* Start PROVIDED RECORDS *

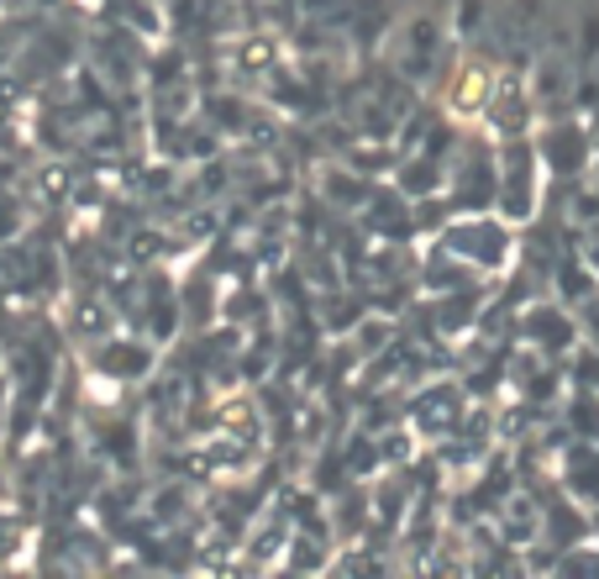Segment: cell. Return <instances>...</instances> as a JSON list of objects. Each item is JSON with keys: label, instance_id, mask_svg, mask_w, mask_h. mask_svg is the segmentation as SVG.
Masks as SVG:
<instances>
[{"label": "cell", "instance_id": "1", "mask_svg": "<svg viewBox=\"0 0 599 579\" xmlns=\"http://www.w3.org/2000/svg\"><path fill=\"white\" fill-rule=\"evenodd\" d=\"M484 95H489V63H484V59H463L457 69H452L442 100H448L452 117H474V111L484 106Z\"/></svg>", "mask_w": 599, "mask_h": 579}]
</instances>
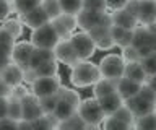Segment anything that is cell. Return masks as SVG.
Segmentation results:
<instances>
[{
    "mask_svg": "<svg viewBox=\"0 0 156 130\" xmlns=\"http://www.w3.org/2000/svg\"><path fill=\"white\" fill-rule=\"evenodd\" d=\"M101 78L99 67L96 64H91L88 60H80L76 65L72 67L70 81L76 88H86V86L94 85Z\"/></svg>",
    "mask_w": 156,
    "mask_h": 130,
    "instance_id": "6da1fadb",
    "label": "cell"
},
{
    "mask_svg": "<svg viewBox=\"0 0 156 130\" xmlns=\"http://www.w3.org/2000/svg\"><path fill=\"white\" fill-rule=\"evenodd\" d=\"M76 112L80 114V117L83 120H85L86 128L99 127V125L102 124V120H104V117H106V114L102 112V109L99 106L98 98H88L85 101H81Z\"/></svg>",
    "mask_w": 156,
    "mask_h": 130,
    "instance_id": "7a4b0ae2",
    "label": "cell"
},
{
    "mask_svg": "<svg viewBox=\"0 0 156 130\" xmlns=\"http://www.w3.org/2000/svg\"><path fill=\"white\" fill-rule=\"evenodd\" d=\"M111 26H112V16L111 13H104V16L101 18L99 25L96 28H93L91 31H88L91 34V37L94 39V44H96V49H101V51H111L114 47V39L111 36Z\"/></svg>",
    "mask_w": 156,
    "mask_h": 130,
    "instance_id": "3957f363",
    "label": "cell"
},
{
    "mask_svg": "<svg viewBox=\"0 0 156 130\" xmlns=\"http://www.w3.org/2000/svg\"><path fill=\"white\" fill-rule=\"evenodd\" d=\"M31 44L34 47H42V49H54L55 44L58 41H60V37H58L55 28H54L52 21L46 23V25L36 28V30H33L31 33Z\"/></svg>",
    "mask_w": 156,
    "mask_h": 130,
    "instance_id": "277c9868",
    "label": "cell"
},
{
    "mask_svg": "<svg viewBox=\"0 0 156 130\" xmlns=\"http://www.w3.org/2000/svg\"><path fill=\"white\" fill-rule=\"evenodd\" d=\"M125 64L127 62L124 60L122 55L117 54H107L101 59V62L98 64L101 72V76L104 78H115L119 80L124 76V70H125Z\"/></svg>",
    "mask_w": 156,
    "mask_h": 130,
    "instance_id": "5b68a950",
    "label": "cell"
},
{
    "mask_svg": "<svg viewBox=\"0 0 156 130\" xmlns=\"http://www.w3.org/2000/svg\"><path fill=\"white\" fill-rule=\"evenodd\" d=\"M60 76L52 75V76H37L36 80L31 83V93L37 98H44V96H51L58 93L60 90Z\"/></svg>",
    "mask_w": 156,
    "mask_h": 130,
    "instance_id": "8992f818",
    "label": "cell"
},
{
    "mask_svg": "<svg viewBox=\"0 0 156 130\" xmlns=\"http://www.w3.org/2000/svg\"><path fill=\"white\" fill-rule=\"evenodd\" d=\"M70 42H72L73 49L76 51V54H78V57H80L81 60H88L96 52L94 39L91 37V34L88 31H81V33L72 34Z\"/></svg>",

* End PROVIDED RECORDS *

__PROBLEM TO SOLVE__: Update the material above so that "Segmentation results" reads "Segmentation output", and change nothing else. Leave the pictures out of your answer.

__FULL RESPONSE__:
Segment: cell. Return <instances>...</instances> as a JSON list of objects. Each item is JSON with keys: label, instance_id, mask_svg, mask_w, mask_h. mask_svg is the segmentation as SVG.
Masks as SVG:
<instances>
[{"label": "cell", "instance_id": "1", "mask_svg": "<svg viewBox=\"0 0 599 579\" xmlns=\"http://www.w3.org/2000/svg\"><path fill=\"white\" fill-rule=\"evenodd\" d=\"M484 95H489V63H484V59H463L457 69H452L442 100H448L452 117H474V111L484 106Z\"/></svg>", "mask_w": 599, "mask_h": 579}]
</instances>
Segment anything that is cell. Return masks as SVG.
Segmentation output:
<instances>
[{
    "mask_svg": "<svg viewBox=\"0 0 156 130\" xmlns=\"http://www.w3.org/2000/svg\"><path fill=\"white\" fill-rule=\"evenodd\" d=\"M101 78L99 67L96 64H91L88 60H80L76 65L72 67L70 81L76 88H86V86L94 85Z\"/></svg>",
    "mask_w": 156,
    "mask_h": 130,
    "instance_id": "6da1fadb",
    "label": "cell"
},
{
    "mask_svg": "<svg viewBox=\"0 0 156 130\" xmlns=\"http://www.w3.org/2000/svg\"><path fill=\"white\" fill-rule=\"evenodd\" d=\"M76 112L80 114V117L83 120H85L86 128L99 127V125L102 124V120H104V117H106V114L102 112V109L99 106L98 98H88L85 101H81Z\"/></svg>",
    "mask_w": 156,
    "mask_h": 130,
    "instance_id": "7a4b0ae2",
    "label": "cell"
},
{
    "mask_svg": "<svg viewBox=\"0 0 156 130\" xmlns=\"http://www.w3.org/2000/svg\"><path fill=\"white\" fill-rule=\"evenodd\" d=\"M111 26H112V16L111 13H104V16L101 18L99 25L96 28H93L91 31H88L91 34V37L94 39V44H96V49H101V51H111L114 47V39L111 36Z\"/></svg>",
    "mask_w": 156,
    "mask_h": 130,
    "instance_id": "3957f363",
    "label": "cell"
},
{
    "mask_svg": "<svg viewBox=\"0 0 156 130\" xmlns=\"http://www.w3.org/2000/svg\"><path fill=\"white\" fill-rule=\"evenodd\" d=\"M31 44L34 47H42V49H54L55 44L58 41H60V37H58L55 28H54L52 21L46 23V25L36 28V30H33L31 33Z\"/></svg>",
    "mask_w": 156,
    "mask_h": 130,
    "instance_id": "277c9868",
    "label": "cell"
},
{
    "mask_svg": "<svg viewBox=\"0 0 156 130\" xmlns=\"http://www.w3.org/2000/svg\"><path fill=\"white\" fill-rule=\"evenodd\" d=\"M125 64L127 62L124 60L122 55L117 54H107L101 59V62L98 64L101 72V76L104 78H115L119 80L124 76V70H125Z\"/></svg>",
    "mask_w": 156,
    "mask_h": 130,
    "instance_id": "5b68a950",
    "label": "cell"
},
{
    "mask_svg": "<svg viewBox=\"0 0 156 130\" xmlns=\"http://www.w3.org/2000/svg\"><path fill=\"white\" fill-rule=\"evenodd\" d=\"M60 76L52 75V76H37L36 80L31 83V93L37 98H44V96H51L58 93L60 90Z\"/></svg>",
    "mask_w": 156,
    "mask_h": 130,
    "instance_id": "8992f818",
    "label": "cell"
},
{
    "mask_svg": "<svg viewBox=\"0 0 156 130\" xmlns=\"http://www.w3.org/2000/svg\"><path fill=\"white\" fill-rule=\"evenodd\" d=\"M70 42H72L73 49L76 51V54H78V57H80L81 60H88L96 52L94 39L91 37V34L88 31H81V33L72 34Z\"/></svg>",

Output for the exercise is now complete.